Moong Dal Masala Roti [ Gluten Free ]

Roti is an integral part of Indian diet & when it is made of yellow moong dal & gluten free flours like jowar[sorgum] & rice/gram it not only fill your stomach but also don’t add too much calories.

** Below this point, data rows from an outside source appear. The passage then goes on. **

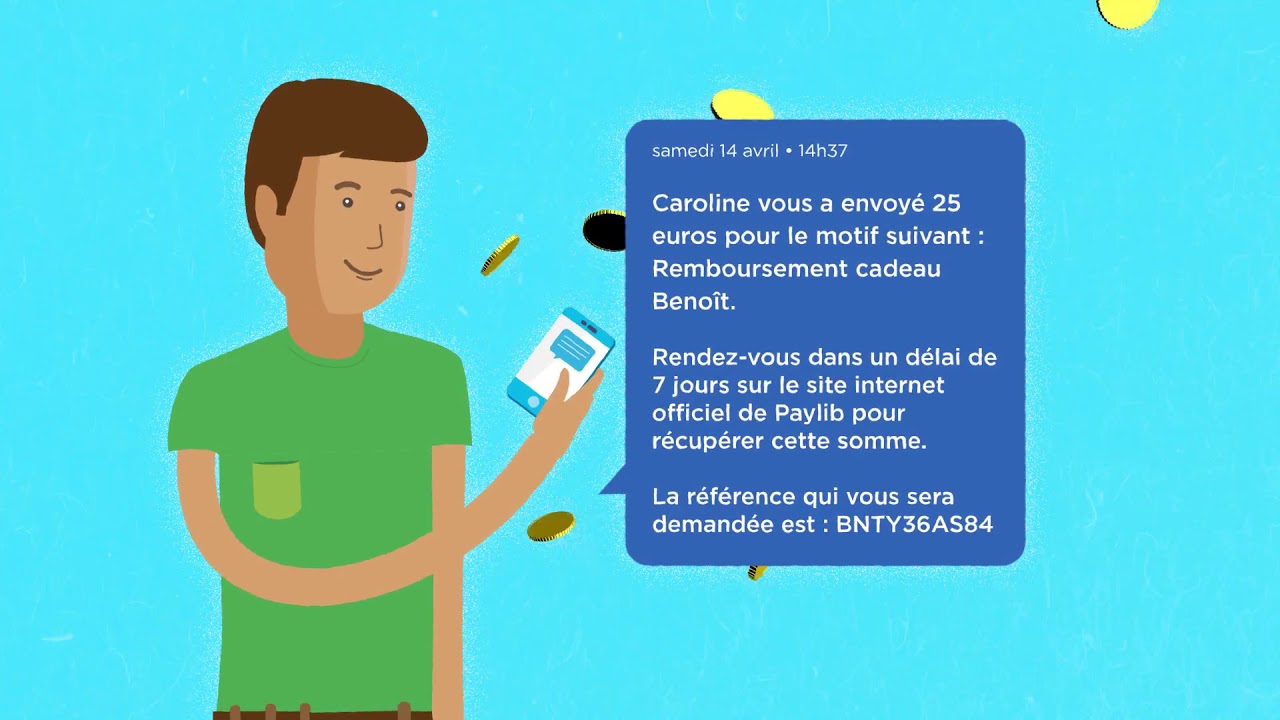 Paylib ma solution de paiement mobile pour rembourser mes amis en toute simplicité.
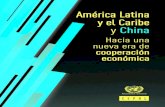 América Latina y el Caribe y China. Hacia una nueva era de ...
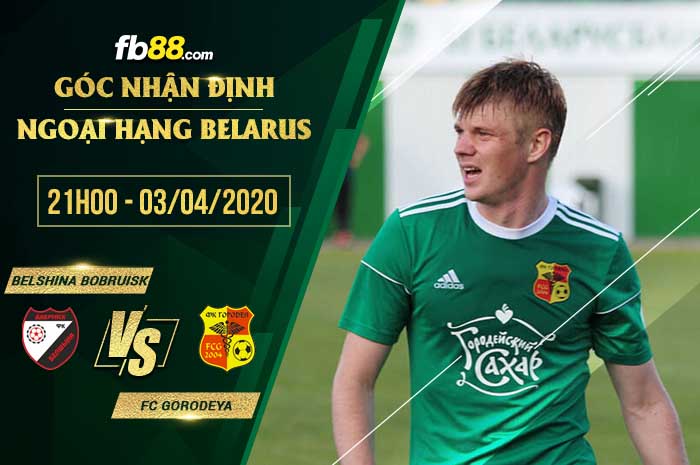 fb88-soi kèo Belshina Bobruisk vs Gorodeya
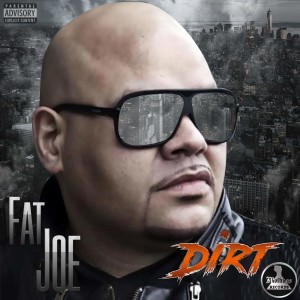 Fat Joe的專輯Dirt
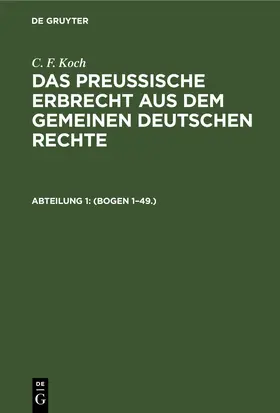 Koch | (Bogen 1-49.) | Buch | 978-3-11-245257-8 | www.sack.de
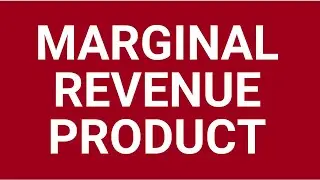 Marginal revenue product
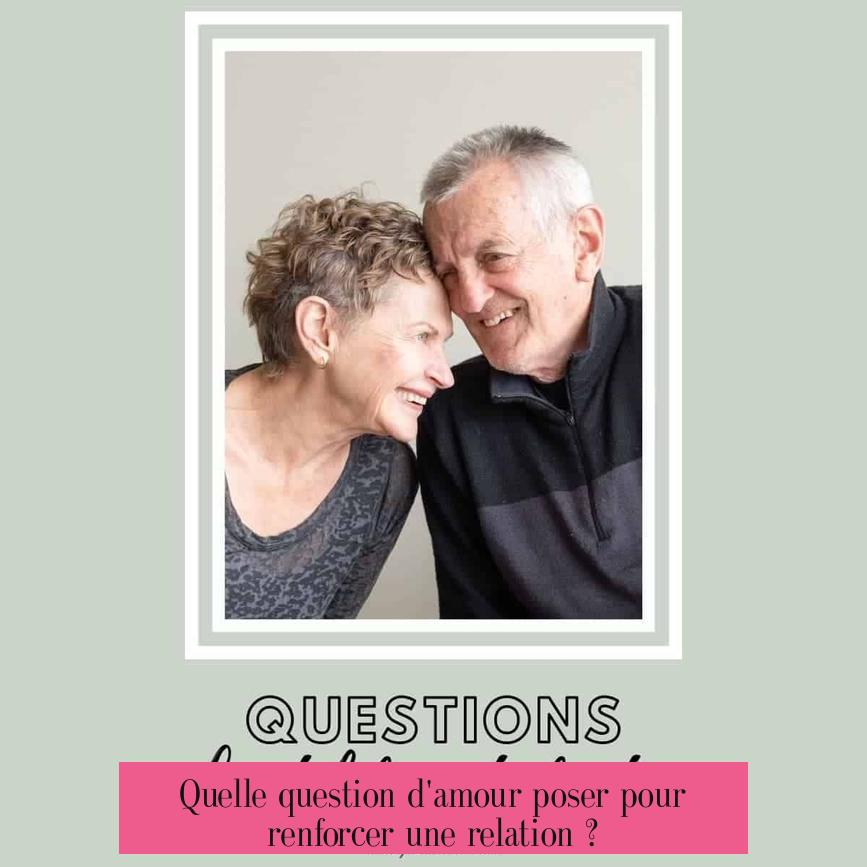 Quelle question d'amour poser pour renforcer une relation ?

Few spices added to it gives flavor as well as eliminates the need of additional sides like sabzi or dal…Enjoy this wonderful spicy roti.

INGREDIENTS:

  • Yellow Moong Dal 1 cup
  • Jowar[Sorgum] Flour 1 1/2 cup
  • Rice/Gram Flour 1/2 cup
  • Fennel Seed Powder[Moti Sauf] 2tsp
  • Ground black pepper 1/2 tsp
  • Coriander Powder [Dhania] 2tsp
  • Asafoetida 1/4 tsp
  • Cumin Seeds 1/2 tsp
  • Green Chili Finally 4-5 [as per taste]
  • Ginger About 1 inche long
  • Salt to taste
  • Vegetable Oil 1tbsp

METHOD:

  1. Soak moong dal for 4-5 hrs. Then grind it to a smooth paste with ginger ,chili , salt & all other spices mentioned above with a dash of water.
  2. In a bowl mix jowar flour & rice/gram flour. Add vegetable oil & rub the flour with both hands. To this add some salt & ground dal & knead a soft dough.Keep it to rest for 15 min.
  3. Now take a lemon size ball & roll it to 6-7 cm diameter . Cook from both sides on hot tawa & then directly on flame.
  4. Serve hot with chutney & buttermilk. You can also apply ghee on this roti.

NOTES:

  • Cook roti on medium flame because you are using raw dal
  • Eggeaterians can have this with poach egg.